Notice the prompt is not included in the above example ? That is cause it didn’t actually work. Apparently, it doesn’t work in Docker due to not having display dependencies installed/configured. So what I show above is the output from my mac…but my actual Docker related error was.
root@0b415380eb80:~# pass -c Gmail/myemail Error: Can't open display: (null) Error: Could not copy data to the clipboard root@0b415380eb80:~#
There might be an easy way to fix this (like install X), but I don’t usually use Docker for storing my passwords I just happen to be using it for this tutorial, so moving on !

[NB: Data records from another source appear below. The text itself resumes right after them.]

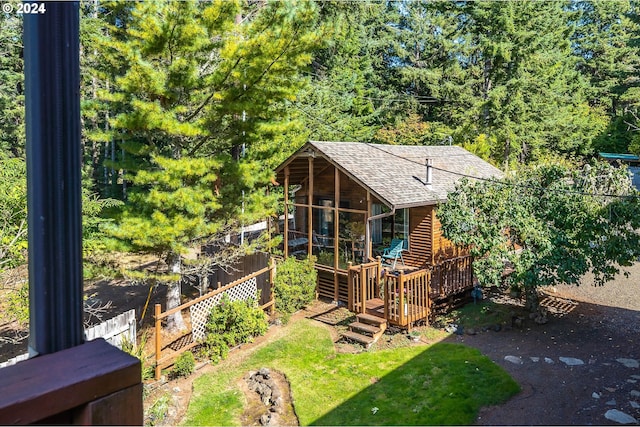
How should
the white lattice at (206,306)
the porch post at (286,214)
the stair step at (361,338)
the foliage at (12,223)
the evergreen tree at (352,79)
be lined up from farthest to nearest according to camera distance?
the evergreen tree at (352,79) < the porch post at (286,214) < the stair step at (361,338) < the white lattice at (206,306) < the foliage at (12,223)

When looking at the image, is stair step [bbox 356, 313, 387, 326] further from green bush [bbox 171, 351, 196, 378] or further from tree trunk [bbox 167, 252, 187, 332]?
tree trunk [bbox 167, 252, 187, 332]

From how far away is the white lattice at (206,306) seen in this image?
9.11 m

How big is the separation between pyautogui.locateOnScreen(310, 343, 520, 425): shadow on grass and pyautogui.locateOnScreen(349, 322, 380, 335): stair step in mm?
1129

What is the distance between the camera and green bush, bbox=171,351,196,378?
8.15 m

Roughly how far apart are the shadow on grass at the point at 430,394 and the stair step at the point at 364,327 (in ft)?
3.71

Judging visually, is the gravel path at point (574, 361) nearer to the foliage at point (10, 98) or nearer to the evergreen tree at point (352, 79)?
the evergreen tree at point (352, 79)

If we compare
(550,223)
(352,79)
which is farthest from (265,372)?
(352,79)

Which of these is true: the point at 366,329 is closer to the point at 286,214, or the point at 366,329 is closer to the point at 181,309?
the point at 181,309

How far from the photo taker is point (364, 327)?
9.81 meters

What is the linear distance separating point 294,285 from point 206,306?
267cm

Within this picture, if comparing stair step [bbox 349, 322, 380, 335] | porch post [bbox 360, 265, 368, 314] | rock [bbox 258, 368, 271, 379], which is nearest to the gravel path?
stair step [bbox 349, 322, 380, 335]

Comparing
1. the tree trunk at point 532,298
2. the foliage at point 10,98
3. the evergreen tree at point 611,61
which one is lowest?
the tree trunk at point 532,298

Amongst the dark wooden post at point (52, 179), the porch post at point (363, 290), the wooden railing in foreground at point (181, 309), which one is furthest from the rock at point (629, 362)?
the dark wooden post at point (52, 179)

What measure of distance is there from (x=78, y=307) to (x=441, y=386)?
763 centimetres
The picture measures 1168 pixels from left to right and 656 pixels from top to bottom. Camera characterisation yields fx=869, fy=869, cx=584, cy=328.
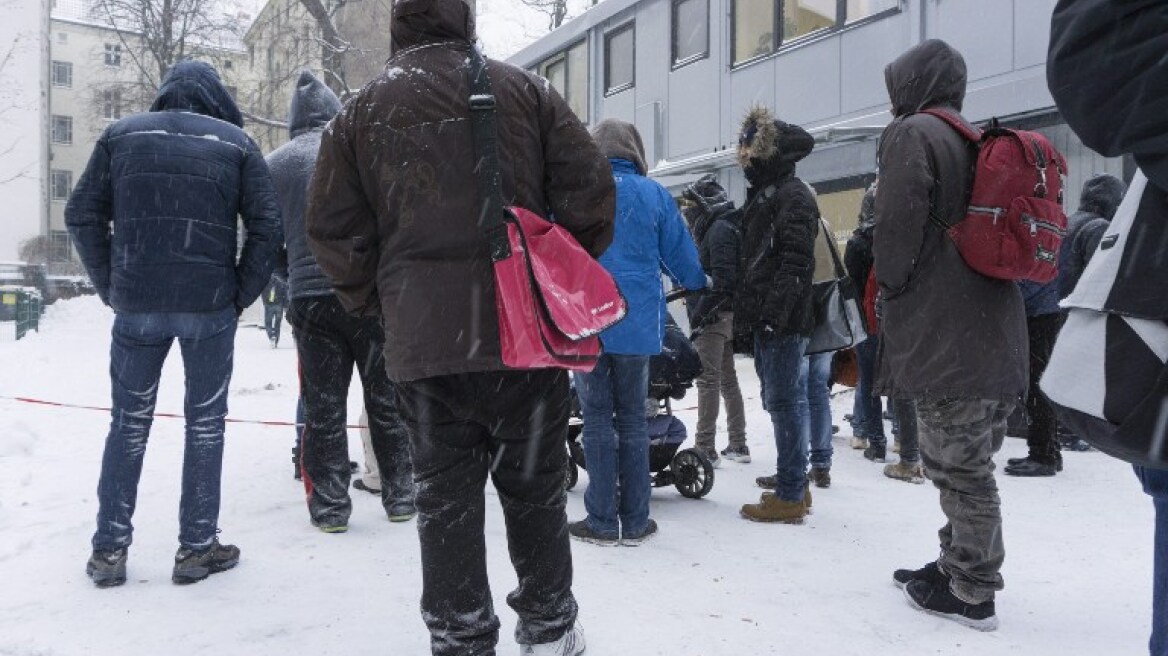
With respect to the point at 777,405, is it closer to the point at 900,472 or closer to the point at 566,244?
the point at 900,472

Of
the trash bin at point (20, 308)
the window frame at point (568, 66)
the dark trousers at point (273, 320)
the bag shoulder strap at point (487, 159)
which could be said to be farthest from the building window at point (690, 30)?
the trash bin at point (20, 308)

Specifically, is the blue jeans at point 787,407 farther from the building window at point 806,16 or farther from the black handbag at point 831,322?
the building window at point 806,16

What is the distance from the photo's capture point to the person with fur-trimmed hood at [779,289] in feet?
15.5

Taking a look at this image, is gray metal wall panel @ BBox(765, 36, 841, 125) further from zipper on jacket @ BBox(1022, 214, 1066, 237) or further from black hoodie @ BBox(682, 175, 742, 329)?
zipper on jacket @ BBox(1022, 214, 1066, 237)

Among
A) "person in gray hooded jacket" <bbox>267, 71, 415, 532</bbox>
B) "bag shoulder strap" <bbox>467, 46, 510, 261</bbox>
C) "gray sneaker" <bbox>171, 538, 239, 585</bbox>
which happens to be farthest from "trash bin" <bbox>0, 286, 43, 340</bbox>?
"bag shoulder strap" <bbox>467, 46, 510, 261</bbox>

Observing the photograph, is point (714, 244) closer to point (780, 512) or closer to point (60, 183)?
point (780, 512)

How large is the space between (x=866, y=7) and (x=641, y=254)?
26.7 feet

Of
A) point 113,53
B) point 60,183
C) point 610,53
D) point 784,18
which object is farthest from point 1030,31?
point 60,183

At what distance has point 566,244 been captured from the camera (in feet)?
8.57

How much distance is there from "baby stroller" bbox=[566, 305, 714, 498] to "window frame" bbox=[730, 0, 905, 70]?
696 cm

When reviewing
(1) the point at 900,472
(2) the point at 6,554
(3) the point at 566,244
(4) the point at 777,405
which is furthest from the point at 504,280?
(1) the point at 900,472

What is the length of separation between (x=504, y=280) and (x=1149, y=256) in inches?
60.7

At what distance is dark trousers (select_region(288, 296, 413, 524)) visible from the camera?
4375 millimetres

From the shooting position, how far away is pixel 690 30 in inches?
555
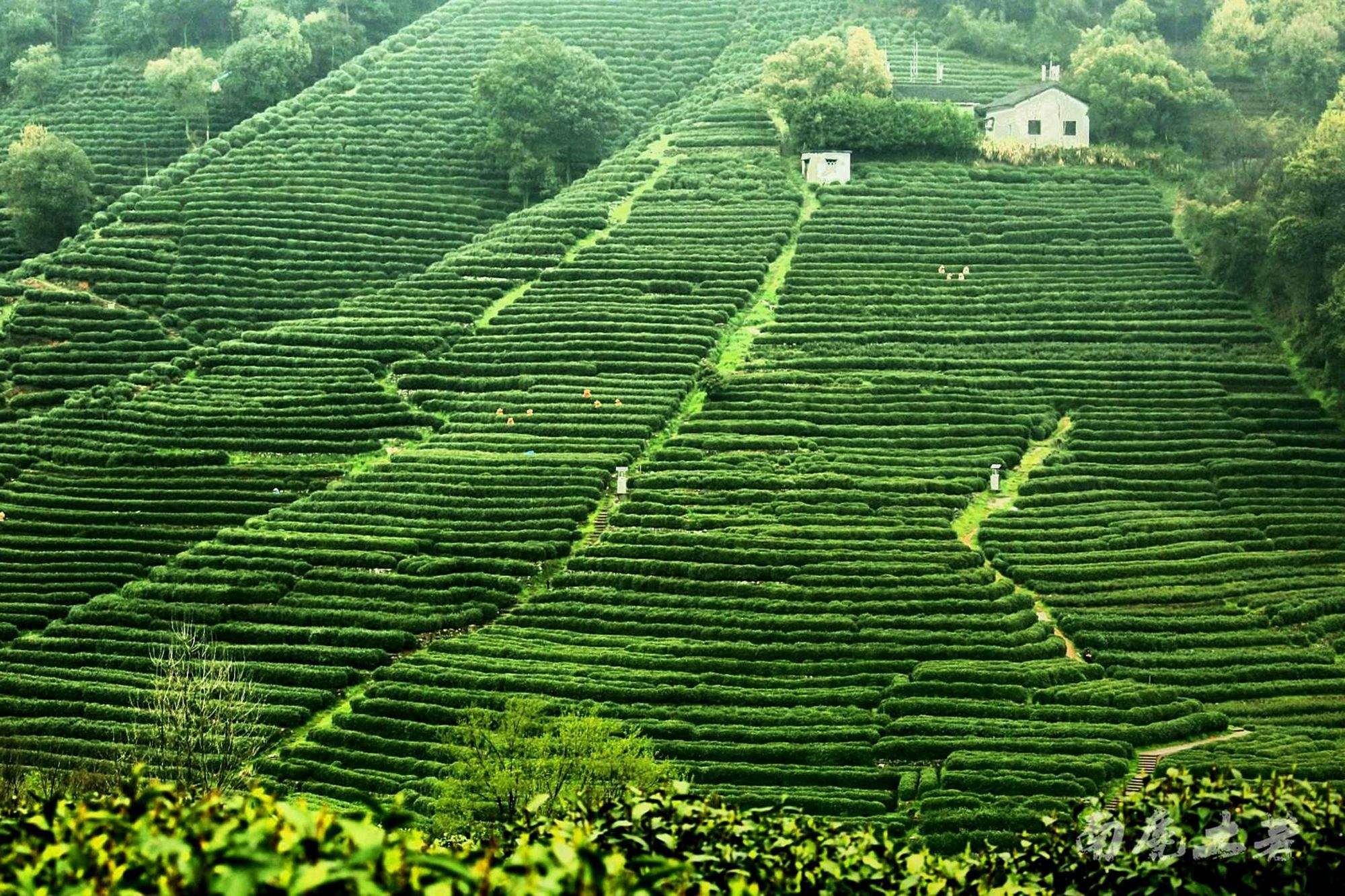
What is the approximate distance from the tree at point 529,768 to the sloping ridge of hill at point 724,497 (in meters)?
2.57

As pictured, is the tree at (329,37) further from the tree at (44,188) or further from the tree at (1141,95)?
the tree at (1141,95)

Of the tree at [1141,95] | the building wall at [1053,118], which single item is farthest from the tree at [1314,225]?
the building wall at [1053,118]

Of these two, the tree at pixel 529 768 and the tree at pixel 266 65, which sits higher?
the tree at pixel 266 65

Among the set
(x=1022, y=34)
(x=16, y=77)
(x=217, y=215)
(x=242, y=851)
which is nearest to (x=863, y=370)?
(x=217, y=215)

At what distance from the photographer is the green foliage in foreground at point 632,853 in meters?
13.5

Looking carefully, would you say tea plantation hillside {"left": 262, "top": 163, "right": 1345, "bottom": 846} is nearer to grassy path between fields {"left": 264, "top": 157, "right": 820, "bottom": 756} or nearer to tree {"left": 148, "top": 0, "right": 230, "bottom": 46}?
grassy path between fields {"left": 264, "top": 157, "right": 820, "bottom": 756}

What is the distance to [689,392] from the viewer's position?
210 feet

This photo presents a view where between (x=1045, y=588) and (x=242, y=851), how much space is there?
129 ft

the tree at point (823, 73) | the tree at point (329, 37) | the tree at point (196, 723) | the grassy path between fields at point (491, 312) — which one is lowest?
the tree at point (196, 723)

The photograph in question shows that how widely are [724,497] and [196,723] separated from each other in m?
21.6

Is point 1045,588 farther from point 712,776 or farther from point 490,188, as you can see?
point 490,188

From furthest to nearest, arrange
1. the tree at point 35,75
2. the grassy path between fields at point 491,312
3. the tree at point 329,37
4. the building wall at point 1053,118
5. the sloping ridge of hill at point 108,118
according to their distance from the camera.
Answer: the tree at point 329,37 → the tree at point 35,75 → the sloping ridge of hill at point 108,118 → the building wall at point 1053,118 → the grassy path between fields at point 491,312

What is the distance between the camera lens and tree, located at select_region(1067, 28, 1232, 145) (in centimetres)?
8519

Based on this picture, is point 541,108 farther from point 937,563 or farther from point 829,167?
point 937,563
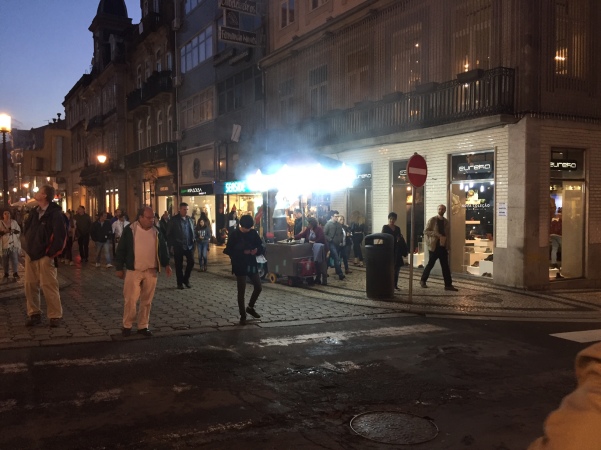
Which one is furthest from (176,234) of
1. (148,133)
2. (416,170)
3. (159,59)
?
(148,133)

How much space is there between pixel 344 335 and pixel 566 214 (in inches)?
329

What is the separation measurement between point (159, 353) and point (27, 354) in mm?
1594

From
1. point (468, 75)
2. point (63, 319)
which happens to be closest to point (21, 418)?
point (63, 319)

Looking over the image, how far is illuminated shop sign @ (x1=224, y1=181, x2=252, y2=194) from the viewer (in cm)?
2435

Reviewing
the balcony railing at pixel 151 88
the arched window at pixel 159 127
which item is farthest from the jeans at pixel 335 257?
the arched window at pixel 159 127

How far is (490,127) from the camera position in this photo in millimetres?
13352

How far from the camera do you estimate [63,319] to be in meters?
9.08

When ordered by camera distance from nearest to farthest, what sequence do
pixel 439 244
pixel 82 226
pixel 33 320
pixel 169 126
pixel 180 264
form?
pixel 33 320 → pixel 439 244 → pixel 180 264 → pixel 82 226 → pixel 169 126

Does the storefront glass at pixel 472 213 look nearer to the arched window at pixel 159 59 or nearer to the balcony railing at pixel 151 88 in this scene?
the balcony railing at pixel 151 88

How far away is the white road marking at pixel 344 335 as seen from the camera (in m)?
7.75

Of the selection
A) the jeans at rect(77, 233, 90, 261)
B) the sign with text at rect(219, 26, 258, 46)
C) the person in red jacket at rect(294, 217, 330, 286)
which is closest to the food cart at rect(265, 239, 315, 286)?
the person in red jacket at rect(294, 217, 330, 286)

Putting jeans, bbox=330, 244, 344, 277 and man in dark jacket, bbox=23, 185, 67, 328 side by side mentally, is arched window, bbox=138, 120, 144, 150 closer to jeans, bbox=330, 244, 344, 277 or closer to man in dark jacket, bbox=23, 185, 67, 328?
jeans, bbox=330, 244, 344, 277

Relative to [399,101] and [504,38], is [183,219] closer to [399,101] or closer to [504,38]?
[399,101]

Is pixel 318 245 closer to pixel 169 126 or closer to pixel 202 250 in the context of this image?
pixel 202 250
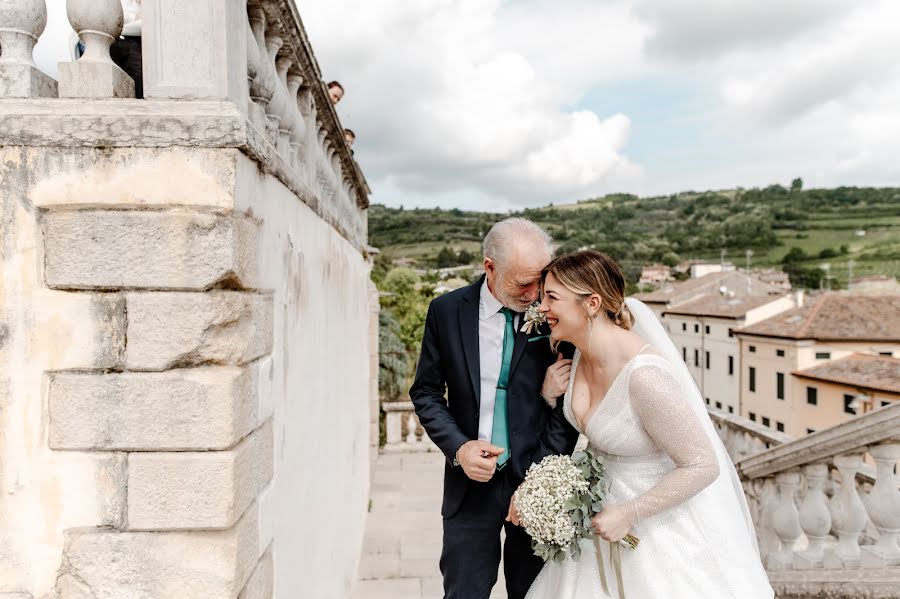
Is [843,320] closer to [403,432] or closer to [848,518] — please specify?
[403,432]

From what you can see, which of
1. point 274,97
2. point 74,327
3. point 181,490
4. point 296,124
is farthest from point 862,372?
point 74,327

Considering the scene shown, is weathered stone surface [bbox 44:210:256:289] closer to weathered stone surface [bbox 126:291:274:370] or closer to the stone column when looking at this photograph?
weathered stone surface [bbox 126:291:274:370]

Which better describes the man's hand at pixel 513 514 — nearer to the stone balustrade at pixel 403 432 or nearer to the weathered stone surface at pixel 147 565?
the weathered stone surface at pixel 147 565

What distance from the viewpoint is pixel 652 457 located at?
222 centimetres

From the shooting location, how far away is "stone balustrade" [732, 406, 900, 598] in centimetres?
324

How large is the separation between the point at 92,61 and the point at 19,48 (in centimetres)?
24

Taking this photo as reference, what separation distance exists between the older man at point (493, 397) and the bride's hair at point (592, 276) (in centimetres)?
20

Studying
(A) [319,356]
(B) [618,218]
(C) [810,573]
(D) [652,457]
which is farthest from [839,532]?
(B) [618,218]

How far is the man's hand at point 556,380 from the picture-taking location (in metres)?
2.38

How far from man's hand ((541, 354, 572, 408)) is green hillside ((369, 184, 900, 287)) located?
50.4m

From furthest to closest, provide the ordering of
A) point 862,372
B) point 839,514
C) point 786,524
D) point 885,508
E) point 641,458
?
point 862,372
point 786,524
point 839,514
point 885,508
point 641,458

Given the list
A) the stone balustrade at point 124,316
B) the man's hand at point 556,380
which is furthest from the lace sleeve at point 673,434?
the stone balustrade at point 124,316

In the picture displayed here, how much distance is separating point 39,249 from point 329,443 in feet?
6.78

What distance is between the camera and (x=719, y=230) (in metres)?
72.5
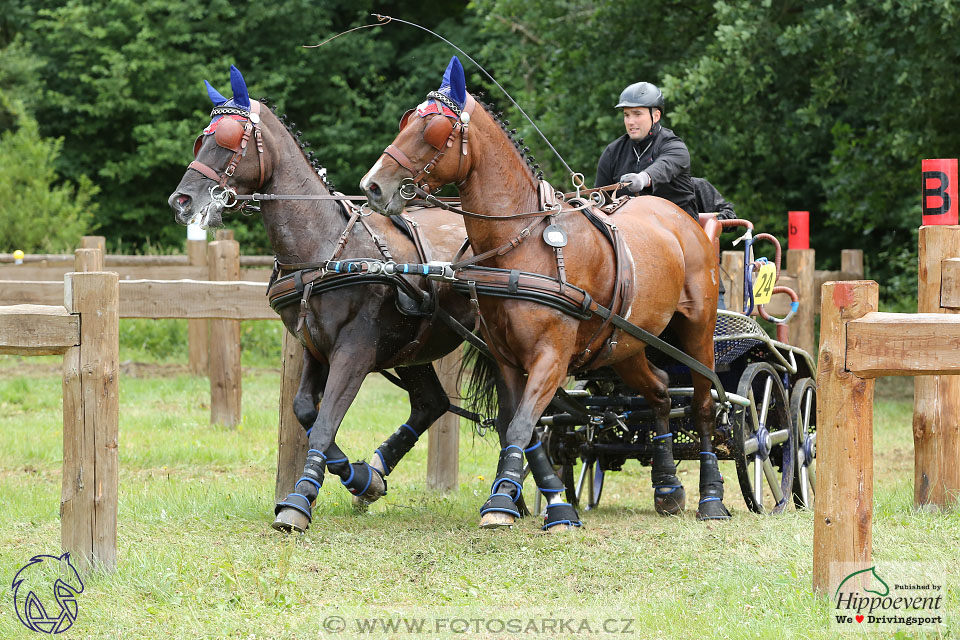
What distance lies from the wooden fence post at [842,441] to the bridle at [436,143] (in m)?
1.99

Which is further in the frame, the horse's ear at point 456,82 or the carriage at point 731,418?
the carriage at point 731,418

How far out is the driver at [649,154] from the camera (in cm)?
684

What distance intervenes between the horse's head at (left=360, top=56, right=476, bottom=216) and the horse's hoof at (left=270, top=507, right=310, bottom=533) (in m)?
1.53

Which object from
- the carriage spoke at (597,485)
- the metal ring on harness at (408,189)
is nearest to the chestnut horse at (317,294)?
the metal ring on harness at (408,189)

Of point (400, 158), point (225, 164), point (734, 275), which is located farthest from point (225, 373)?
point (400, 158)

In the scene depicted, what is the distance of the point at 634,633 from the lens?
13.4 feet

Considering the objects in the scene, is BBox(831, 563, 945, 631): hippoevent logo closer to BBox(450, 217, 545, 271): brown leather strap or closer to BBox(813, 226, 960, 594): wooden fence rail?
BBox(813, 226, 960, 594): wooden fence rail

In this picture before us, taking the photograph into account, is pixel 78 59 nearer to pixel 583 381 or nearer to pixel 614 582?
pixel 583 381

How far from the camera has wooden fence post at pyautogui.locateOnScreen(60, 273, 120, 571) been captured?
15.1 feet

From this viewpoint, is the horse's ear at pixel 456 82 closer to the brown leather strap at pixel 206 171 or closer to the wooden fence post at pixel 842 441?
the brown leather strap at pixel 206 171

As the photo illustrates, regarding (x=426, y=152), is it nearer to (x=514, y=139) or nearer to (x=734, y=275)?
(x=514, y=139)

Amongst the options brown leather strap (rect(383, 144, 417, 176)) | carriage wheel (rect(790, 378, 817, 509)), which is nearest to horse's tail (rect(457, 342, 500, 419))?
brown leather strap (rect(383, 144, 417, 176))

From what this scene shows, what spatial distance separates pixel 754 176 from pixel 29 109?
1396cm

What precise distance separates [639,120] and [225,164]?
268 centimetres
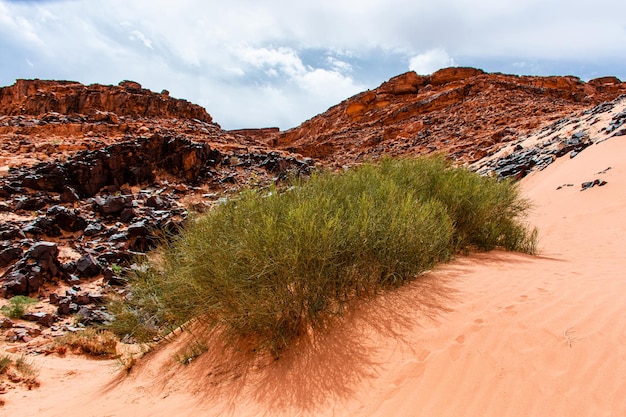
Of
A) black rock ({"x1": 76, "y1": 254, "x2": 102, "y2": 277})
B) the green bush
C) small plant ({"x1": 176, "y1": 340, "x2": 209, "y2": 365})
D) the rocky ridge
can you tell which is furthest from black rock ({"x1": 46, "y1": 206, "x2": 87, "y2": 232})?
small plant ({"x1": 176, "y1": 340, "x2": 209, "y2": 365})

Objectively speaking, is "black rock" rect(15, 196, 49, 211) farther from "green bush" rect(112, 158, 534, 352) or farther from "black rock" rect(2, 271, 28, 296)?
"green bush" rect(112, 158, 534, 352)

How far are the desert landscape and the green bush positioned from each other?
8.6 inches

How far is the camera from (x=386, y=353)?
→ 287cm

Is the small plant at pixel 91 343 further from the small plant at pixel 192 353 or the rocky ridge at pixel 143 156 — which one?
the small plant at pixel 192 353

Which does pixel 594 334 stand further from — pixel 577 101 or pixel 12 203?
pixel 577 101

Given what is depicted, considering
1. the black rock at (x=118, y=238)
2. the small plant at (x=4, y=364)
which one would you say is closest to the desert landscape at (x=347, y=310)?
the black rock at (x=118, y=238)

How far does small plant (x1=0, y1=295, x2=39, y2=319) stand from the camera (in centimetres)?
651

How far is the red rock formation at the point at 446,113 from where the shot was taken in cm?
2431

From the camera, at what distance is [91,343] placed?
5.68 meters

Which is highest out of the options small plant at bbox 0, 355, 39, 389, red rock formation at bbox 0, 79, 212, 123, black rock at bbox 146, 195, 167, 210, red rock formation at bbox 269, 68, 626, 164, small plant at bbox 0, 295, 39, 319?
red rock formation at bbox 0, 79, 212, 123

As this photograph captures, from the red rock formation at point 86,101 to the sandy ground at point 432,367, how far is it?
3009cm

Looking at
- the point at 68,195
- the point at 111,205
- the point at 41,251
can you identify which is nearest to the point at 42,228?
the point at 111,205

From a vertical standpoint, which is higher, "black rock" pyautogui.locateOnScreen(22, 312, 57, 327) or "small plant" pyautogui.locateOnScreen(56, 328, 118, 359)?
"black rock" pyautogui.locateOnScreen(22, 312, 57, 327)

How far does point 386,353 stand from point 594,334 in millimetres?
1500
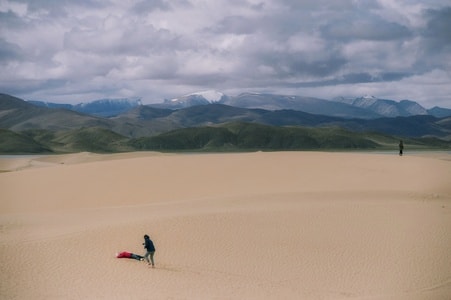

It’s also important to note that Pass supports folder structures, as shown in my example I am creating a ‘Gmail’ folder and placing a password file called ‘myemail’ with my password in it. In reality I recommend not naming the file after your account/email and using the multiline version to encrypt those details as well. That way you can just stick to the site name for the name of the encrypted file in whatever folder or in the top level of Pass.
Multiline Encrypted Files with Pass
A common use case with Pass is adding an entire encrypted file so you can store more than just a password…
root@0b415380eb80:~# pass insert -m tuxlabs/databases mkdir: created directory '/root/.password-store/tuxlabs' Enter contents of tuxlabs/databases and press Ctrl+D when finished: this is an example of a multiline encrypted file this way you can store more than just a password you can store user/pass/url etc root@0b415380eb80:~# pass Password Store |-- Gmail | `-- myemail `-- tuxlabs `-- databases root@0b415380eb80:~#
Again retrieving it is as easy as..
root@0b415380eb80:~# pass tuxlabs/databases this is an example of a multiline encrypted file this way you can store more than just a password you can store user/pass/url etc root@0b415380eb80:~#
Finally if you no longer want the info to be stored in Pass…
If you want to copy you password to the clipboard from a multiline file, you must store your password on the first line of the file !
Deleting An Entry In Pass
root@0b415380eb80:~# pass rm Gmail/myemail Are you sure you would like to delete Gmail/myemail? [y/N] y removed '/root/.password-store/Gmail/myemail.gpg' root@0b415380eb80:~# pass rm tuxlabs/databases Are you sure you would like to delete tuxlabs/databases? [y/N] y removed '/root/.password-store/tuxlabs/databases.gpg' root@0b415380eb80:~# pass Password Store root@0b415380eb80:~#
Another thing, the output on my mac is much prettier than this `– thing I am getting in the Ubuntu Docker container… Not sure if that’s an Ubuntu issue or Docker, but on the Mac the output is much prettier, which can be seen on the passwordstore.org home page.
So that’s it, Pass is pretty straight forward, easy to work with, depends on GPG security and that is why I like it.